La pandemia da Coronavirus ha cambiato molte dinamiche nei giorni nostri : molte consietudini nei vari settori sono saltate alcune proprio a causa del Coronavirus,altre perchè si cerca di velocizzare tutti i processi che possono portare alla realizzazione in tempi rapidi di un vaccino.E proprio per ridurre al minimo i tempi di sviluppo del vaccino anti Covid arriva una proposta shock ovvero di infettare un certo numero di volontari per capire se i vaccini in fase di sviluppo sono efficaci e sicuri come speriamo.
La proposta controversa che ruota attorno all’advocacy group 1DaySooner, e che nelle ultime settimane continua a guadagnare sponsor illustri: una lettera aperta indirizzata al direttore dell’Nih americano vanta ormai oltre 2mila firme illustri, tra cui quelle di ben 15 premi Nobel.
Non tutti nella comunità scientifica, però, concordano né sull’utilità, né sulla leicità, della soluzione.
C’è da dire che questa proposta non è una novità anzi l’utilizzo di volontari sani ai fini di ricerca o per testare nuovi farmaci e vaccini è qualcosa che in inglese viene chiamato human challenge trial (o Htc) e si fa da sempre, anche se con regole molto precise, e in situazione abbastanza differenti da quella attuale. Si è fatto con il colera, il tifo, la malaria, e anche l’influenza. Tutte malattie potenzialmente fatali, ma per le quali esistono farmaci e terapie salvavita efficaci e ben tollerate. La differenza, nel caso del coronavirus, è che qui si tratterebbe di un salto nel buio: se qualcosa dovesse andare storto, al momento non ci sono reti di sicurezza, farmaci o terapie.
Ma come verrebbe gestita una ipotetica fase di sviluppo basata su questa proposta ? A descriverlo è un rapporto dell’Oms di giugno: i volontari verrebbero divisi in due gruppi, uno destinato a ricevere il vaccino e uno a cui verrebbe inoculato un placebo. I partecipanti dovrebbero essere giovani (il rapporto suggerisce di utilizzare persone tra i 19 e i 25 anni), in salute, e andrebbero mantenuti in isolamento all’interno di reparti ad alta sicurezza per tutta la durata della sperimentazione. Dopo aver ricevuto il vaccino, e aver atteso qualche giorno per assicurarsi che abbia tempo di fare effetto, tutti i partecipanti verrebbero esposti al virus, e monitorati per verificare la situazione. In questo modo si potrebbero verificare velocemente sicurezza ed efficacia del vaccino, e raccogliere dati preziosi sull’evoluzione clinica di covid in un setting controllato.
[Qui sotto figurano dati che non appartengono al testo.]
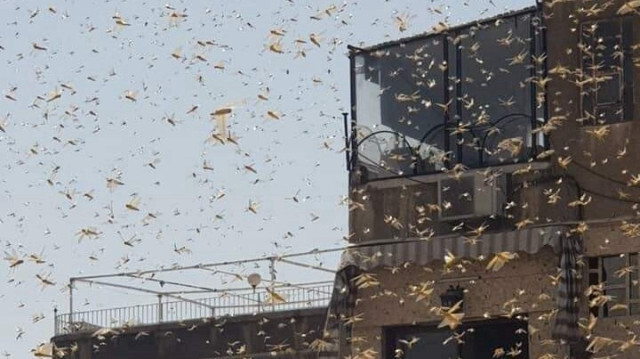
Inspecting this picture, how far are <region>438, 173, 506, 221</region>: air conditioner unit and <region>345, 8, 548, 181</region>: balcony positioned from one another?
0.35m

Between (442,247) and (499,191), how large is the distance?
4.16 feet

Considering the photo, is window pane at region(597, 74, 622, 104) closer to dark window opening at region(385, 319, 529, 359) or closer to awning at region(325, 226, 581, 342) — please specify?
awning at region(325, 226, 581, 342)

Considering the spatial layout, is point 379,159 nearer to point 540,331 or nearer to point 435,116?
point 435,116

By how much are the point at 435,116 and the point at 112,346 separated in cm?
928

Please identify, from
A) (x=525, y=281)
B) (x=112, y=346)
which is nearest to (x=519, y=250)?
(x=525, y=281)

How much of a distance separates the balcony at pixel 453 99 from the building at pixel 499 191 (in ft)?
0.07

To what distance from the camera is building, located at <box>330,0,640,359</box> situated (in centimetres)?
3434

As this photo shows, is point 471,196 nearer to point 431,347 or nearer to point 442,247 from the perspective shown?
point 442,247

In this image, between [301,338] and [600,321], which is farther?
[301,338]

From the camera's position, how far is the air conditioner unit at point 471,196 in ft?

Non dovendo aspettare che i partecipanti entrino in contatto con il virus per conto loro (come accade in un normale trial
per i vaccini) la durata dello studio potrebbe essere molto più breve. E non dovendo fare affidamento sul caso per esporre i partecipanti alla malattia, si potrebbero avere risultati affidabili utilizzando un numero molto ridotto di persone.Tutto considerato i risparmi di tempo potrebbero essere concreti, seppur piuttosto limitati. Non potendo eliminare completamente gli altri step del processo di approvazione del vaccino, parliamo di settimane, al più pochi mesi, che possono essere guadagnati sulla tabella di marcia. Ma vista la conta dei morti in costante ascesa, per i sostenitori del progetto potrebbe valerne comunque la pena. Da qui il nome dell’iniziativa, che in italiano potremmo tradurre come “anche solo un giorno prima”.